• _Text extract_:
+===+

Traceback (most recent call last):
  File "/usr/lib/python3.8/runpy.py", line 194, in _run_module_as_main
    return _run_code(code, main_globals, None,
  File "/usr/lib/python3.8/runpy.py", line 87, in _run_code
    exec(code, run_globals)
  File "/home/azureuser/.vscode-server/extensions/ms-python.python-2023.8.0/pythonFiles/lib/python/debugpy/adapter/../../debugpy/launcher/../../debugpy/__main__.py", line 39, in <module>
    cli.main()
  File "/home/azureuser/.vscode-server/extensions/ms-python.python-2023.8.0/pythonFiles/lib/python/debugpy/adapter/../../debugpy/launcher/../../debugpy/../debugpy/server/cli.py", line 430, in main
    run()
  File "/home/azureuser/.vscode-server/extensions/ms-python.python-2023.8.0/pythonFiles/lib/python/debugpy/adapter/../../debugpy/launcher/../../debugpy/../debugpy/server/cli.py", line 284, in run_file
    runpy.run_path(target, run_name="__main__")
  File "/home/azureuser/.vscode-server/extensions/ms-python.python-2023.8.0/pythonFiles/lib/python/debugpy/_vendored/pydevd/_pydevd_bundle/pydevd_runpy.py", line 321, in run_path
    return _run_module_code(code, init_globals, run_name,
  File "/home/azureuser/.vscode-server/extensions/ms-python.python-2023.8.0/pythonFiles/lib/python/debugpy/_vendored/pydevd/_pydevd_bundle/pydevd_runpy.py", line 135, in _run_module_code
    _run_code(code, mod_globals, init_globals,
  File "/home/azureuser/.vscode-server/extensions/ms-python.python-2023.8.0/pythonFiles/lib/python/debugpy/_vendored/pydevd/_pydevd_bundle/pydevd_runpy.py", line 124, in _run_code
    exec(code, run_globals)

+===+

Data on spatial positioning
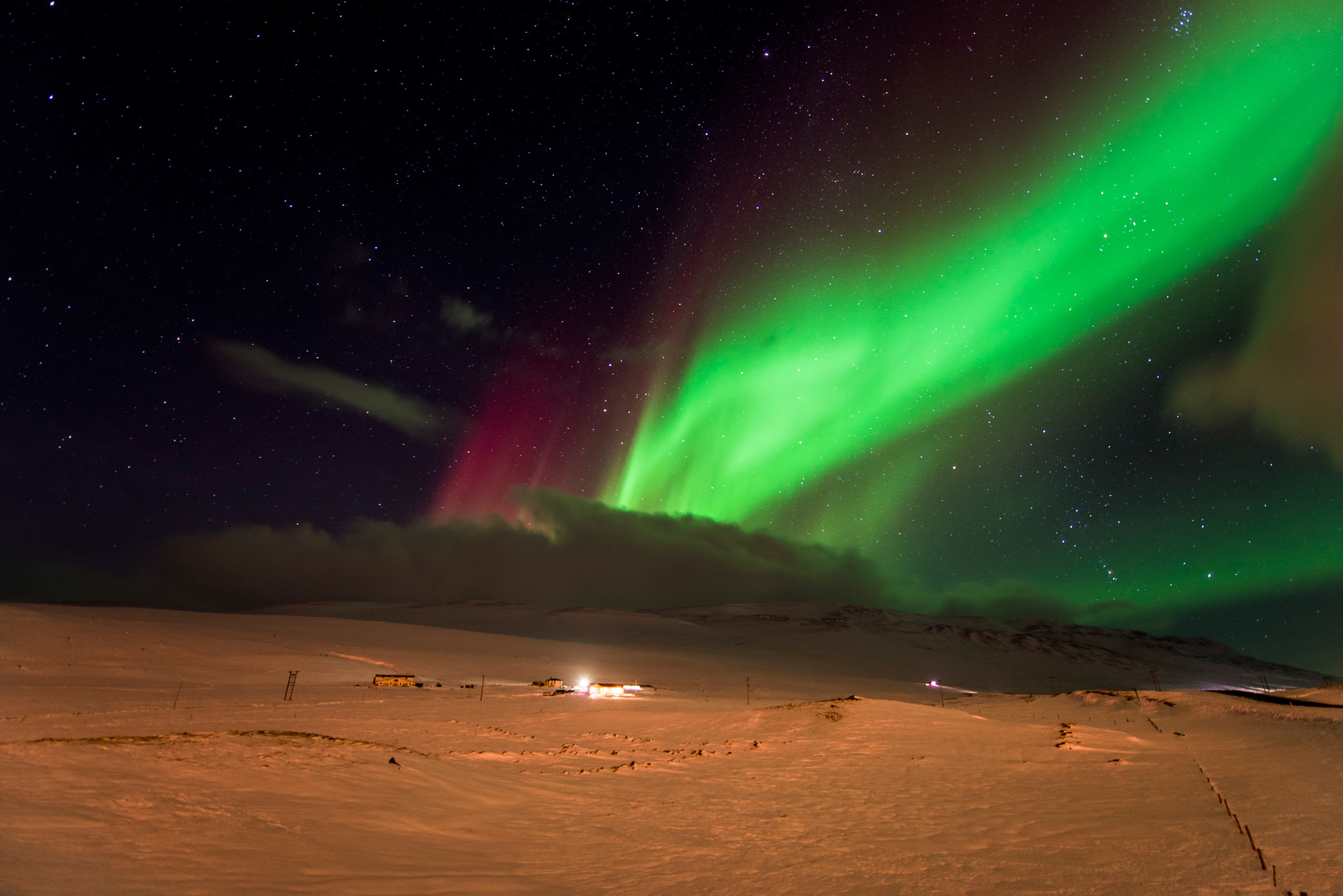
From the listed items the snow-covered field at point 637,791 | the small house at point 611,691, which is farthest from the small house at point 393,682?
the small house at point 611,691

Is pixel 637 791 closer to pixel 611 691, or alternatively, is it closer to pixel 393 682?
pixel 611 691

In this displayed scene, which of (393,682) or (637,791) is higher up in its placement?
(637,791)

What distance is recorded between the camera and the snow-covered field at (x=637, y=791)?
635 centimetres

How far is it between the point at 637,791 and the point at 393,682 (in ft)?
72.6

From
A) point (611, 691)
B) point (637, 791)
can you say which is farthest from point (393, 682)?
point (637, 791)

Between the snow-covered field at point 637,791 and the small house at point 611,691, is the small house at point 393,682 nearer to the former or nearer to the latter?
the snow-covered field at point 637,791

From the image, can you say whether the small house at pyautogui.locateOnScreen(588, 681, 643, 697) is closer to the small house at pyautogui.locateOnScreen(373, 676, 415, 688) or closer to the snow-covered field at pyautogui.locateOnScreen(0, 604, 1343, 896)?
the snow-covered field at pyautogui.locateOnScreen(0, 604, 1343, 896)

+===+

• _Problems and tasks_:
• 1. List, in order, every line number given in the Python traceback's "File" lines.
• 2. Extend the Python traceback past its final line.
The data can be left aside.

• _Responses to the exercise_:
• 1. 194, 87, 39, 430, 284, 321, 135, 124

• 2.
  File "/home/azureuser/FFWM/train_flow.py", line 73, in <module>
    model.optimize_parameters()  # calculate loss functions, get gradients, update network weights
  File "/home/azureuser/FFWM/models/flownet_model.py", line 77, in optimize_parameters
    self.backward()
  File "/home/azureuser/FFWM/models/flownet_model.py", line 69, in backward
    self.loss_lm = self.criterionLD(self.flows, self.lm_S, self.lm_F, self.gate)
  File "/home/azureuser/FFWM/venv/lib/python3.8/site-packages/torch/nn/modules/module.py", line 1501, in _call_impl
    return forward_call(*args, **kwargs)
  File "/home/azureuser/FFWM/models/losses.py", line 125, in forward
    ld_loss += self.weights[i] * self.criterionLD(flow, lm_S.div(scale), lm_F.div(scale), gate)
  File "/home/azureuser/FFWM/venv/lib/python3.8/site-packages/torch/nn/modules/module.py", line 1501, in _call_impl
    return forward_call(*args, **kwargs)
  File "/home/azureuser/FFWM/models/losses.py", line 71, in forward
    flow_points = torch.gather(flow_view, 1, index.to(torch.int64))
RuntimeError: CUDA error: device-side assert triggered

I omitted a few hundred lines of similar index out of bounds error messages, but this is the gist of it. Is there something wrong with my dataset? Or did something in torch change over time?